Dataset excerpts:
=====

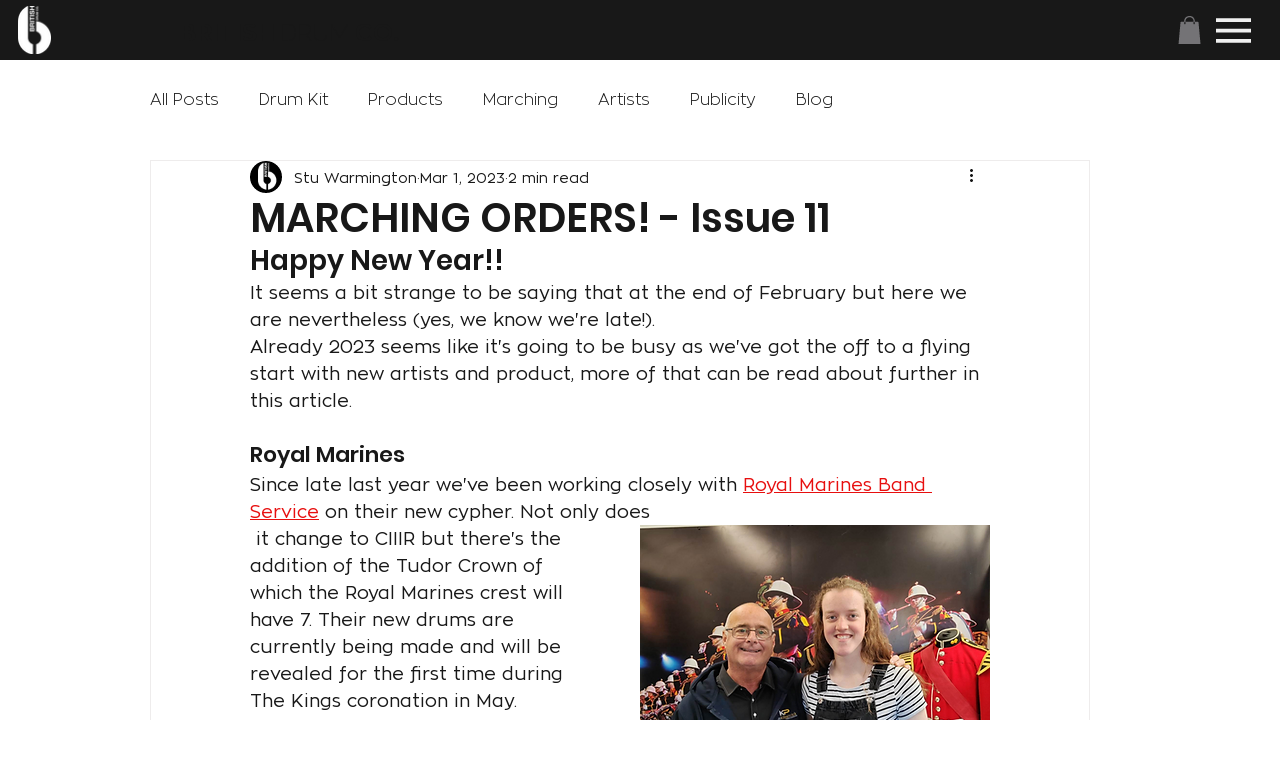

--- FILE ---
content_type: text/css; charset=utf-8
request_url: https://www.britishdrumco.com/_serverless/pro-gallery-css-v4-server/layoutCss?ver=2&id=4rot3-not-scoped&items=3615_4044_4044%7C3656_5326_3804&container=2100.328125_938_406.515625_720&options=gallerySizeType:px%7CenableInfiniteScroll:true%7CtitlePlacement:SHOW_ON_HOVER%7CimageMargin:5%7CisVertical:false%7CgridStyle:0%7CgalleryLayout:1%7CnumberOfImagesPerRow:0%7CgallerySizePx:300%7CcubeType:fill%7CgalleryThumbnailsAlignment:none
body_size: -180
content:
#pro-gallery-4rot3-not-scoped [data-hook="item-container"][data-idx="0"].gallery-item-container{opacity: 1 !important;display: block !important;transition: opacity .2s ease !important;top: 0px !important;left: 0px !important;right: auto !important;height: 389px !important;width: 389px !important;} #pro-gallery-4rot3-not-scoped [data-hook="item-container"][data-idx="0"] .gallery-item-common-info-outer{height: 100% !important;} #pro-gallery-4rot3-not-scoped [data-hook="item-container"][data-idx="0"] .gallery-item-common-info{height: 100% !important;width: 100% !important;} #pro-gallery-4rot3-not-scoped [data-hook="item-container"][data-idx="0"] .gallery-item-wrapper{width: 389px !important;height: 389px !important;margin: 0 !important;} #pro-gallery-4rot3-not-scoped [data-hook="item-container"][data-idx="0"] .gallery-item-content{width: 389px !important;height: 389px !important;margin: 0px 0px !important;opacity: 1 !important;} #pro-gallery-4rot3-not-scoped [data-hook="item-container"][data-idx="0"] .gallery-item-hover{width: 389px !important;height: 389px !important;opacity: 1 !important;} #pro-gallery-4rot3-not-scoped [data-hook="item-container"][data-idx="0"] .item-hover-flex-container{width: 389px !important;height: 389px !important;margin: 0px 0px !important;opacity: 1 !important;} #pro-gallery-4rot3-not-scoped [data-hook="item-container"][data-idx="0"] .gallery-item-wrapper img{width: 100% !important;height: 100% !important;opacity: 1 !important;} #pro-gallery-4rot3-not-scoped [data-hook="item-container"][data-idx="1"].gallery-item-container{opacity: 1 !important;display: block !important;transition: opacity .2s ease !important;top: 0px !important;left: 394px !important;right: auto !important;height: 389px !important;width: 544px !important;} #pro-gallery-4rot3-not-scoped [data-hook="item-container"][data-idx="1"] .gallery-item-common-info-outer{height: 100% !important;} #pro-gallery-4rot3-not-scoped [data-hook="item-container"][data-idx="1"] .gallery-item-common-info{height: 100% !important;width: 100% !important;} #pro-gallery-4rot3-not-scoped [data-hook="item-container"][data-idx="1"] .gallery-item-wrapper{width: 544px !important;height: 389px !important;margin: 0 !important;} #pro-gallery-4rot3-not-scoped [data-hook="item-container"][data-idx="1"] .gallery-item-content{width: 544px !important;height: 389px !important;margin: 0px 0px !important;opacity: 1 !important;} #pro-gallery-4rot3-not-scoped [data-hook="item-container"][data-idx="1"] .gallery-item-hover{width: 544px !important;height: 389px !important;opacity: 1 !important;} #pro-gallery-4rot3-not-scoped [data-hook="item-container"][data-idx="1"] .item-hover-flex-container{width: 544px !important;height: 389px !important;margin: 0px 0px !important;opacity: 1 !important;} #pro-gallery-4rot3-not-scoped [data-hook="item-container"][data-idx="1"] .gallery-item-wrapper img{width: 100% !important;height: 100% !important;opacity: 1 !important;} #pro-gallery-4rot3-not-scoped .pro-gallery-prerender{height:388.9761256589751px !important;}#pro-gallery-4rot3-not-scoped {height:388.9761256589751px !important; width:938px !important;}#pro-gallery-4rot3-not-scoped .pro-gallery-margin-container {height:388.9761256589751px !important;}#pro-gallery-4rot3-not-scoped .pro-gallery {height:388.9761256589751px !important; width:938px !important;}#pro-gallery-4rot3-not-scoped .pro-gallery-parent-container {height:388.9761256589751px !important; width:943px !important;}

=====

#### Exercise instructions:
The answer must reproduce every line of the records above exactly, with all pictures left out.

#### Answer to the problem:
--- FILE ---
content_type: text/css; charset=utf-8
request_url: https://www.britishdrumco.com/_serverless/pro-gallery-css-v4-server/layoutCss?ver=2&id=4rot3-not-scoped&items=3615_4044_4044%7C3656_5326_3804&container=2100.328125_938_406.515625_720&options=gallerySizeType:px%7CenableInfiniteScroll:true%7CtitlePlacement:SHOW_ON_HOVER%7CimageMargin:5%7CisVertical:false%7CgridStyle:0%7CgalleryLayout:1%7CnumberOfImagesPerRow:0%7CgallerySizePx:300%7CcubeType:fill%7CgalleryThumbnailsAlignment:none
body_size: -180
content:
#pro-gallery-4rot3-not-scoped [data-hook="item-container"][data-idx="0"].gallery-item-container{opacity: 1 !important;display: block !important;transition: opacity .2s ease !important;top: 0px !important;left: 0px !important;right: auto !important;height: 389px !important;width: 389px !important;} #pro-gallery-4rot3-not-scoped [data-hook="item-container"][data-idx="0"] .gallery-item-common-info-outer{height: 100% !important;} #pro-gallery-4rot3-not-scoped [data-hook="item-container"][data-idx="0"] .gallery-item-common-info{height: 100% !important;width: 100% !important;} #pro-gallery-4rot3-not-scoped [data-hook="item-container"][data-idx="0"] .gallery-item-wrapper{width: 389px !important;height: 389px !important;margin: 0 !important;} #pro-gallery-4rot3-not-scoped [data-hook="item-container"][data-idx="0"] .gallery-item-content{width: 389px !important;height: 389px !important;margin: 0px 0px !important;opacity: 1 !important;} #pro-gallery-4rot3-not-scoped [data-hook="item-container"][data-idx="0"] .gallery-item-hover{width: 389px !important;height: 389px !important;opacity: 1 !important;} #pro-gallery-4rot3-not-scoped [data-hook="item-container"][data-idx="0"] .item-hover-flex-container{width: 389px !important;height: 389px !important;margin: 0px 0px !important;opacity: 1 !important;} #pro-gallery-4rot3-not-scoped [data-hook="item-container"][data-idx="0"] .gallery-item-wrapper img{width: 100% !important;height: 100% !important;opacity: 1 !important;} #pro-gallery-4rot3-not-scoped [data-hook="item-container"][data-idx="1"].gallery-item-container{opacity: 1 !important;display: block !important;transition: opacity .2s ease !important;top: 0px !important;left: 394px !important;right: auto !important;height: 389px !important;width: 544px !important;} #pro-gallery-4rot3-not-scoped [data-hook="item-container"][data-idx="1"] .gallery-item-common-info-outer{height: 100% !important;} #pro-gallery-4rot3-not-scoped [data-hook="item-container"][data-idx="1"] .gallery-item-common-info{height: 100% !important;width: 100% !important;} #pro-gallery-4rot3-not-scoped [data-hook="item-container"][data-idx="1"] .gallery-item-wrapper{width: 544px !important;height: 389px !important;margin: 0 !important;} #pro-gallery-4rot3-not-scoped [data-hook="item-container"][data-idx="1"] .gallery-item-content{width: 544px !important;height: 389px !important;margin: 0px 0px !important;opacity: 1 !important;} #pro-gallery-4rot3-not-scoped [data-hook="item-container"][data-idx="1"] .gallery-item-hover{width: 544px !important;height: 389px !important;opacity: 1 !important;} #pro-gallery-4rot3-not-scoped [data-hook="item-container"][data-idx="1"] .item-hover-flex-container{width: 544px !important;height: 389px !important;margin: 0px 0px !important;opacity: 1 !important;} #pro-gallery-4rot3-not-scoped [data-hook="item-container"][data-idx="1"] .gallery-item-wrapper img{width: 100% !important;height: 100% !important;opacity: 1 !important;} #pro-gallery-4rot3-not-scoped .pro-gallery-prerender{height:388.9761256589751px !important;}#pro-gallery-4rot3-not-scoped {height:388.9761256589751px !important; width:938px !important;}#pro-gallery-4rot3-not-scoped .pro-gallery-margin-container {height:388.9761256589751px !important;}#pro-gallery-4rot3-not-scoped .pro-gallery {height:388.9761256589751px !important; width:938px !important;}#pro-gallery-4rot3-not-scoped .pro-gallery-parent-container {height:388.9761256589751px !important; width:943px !important;}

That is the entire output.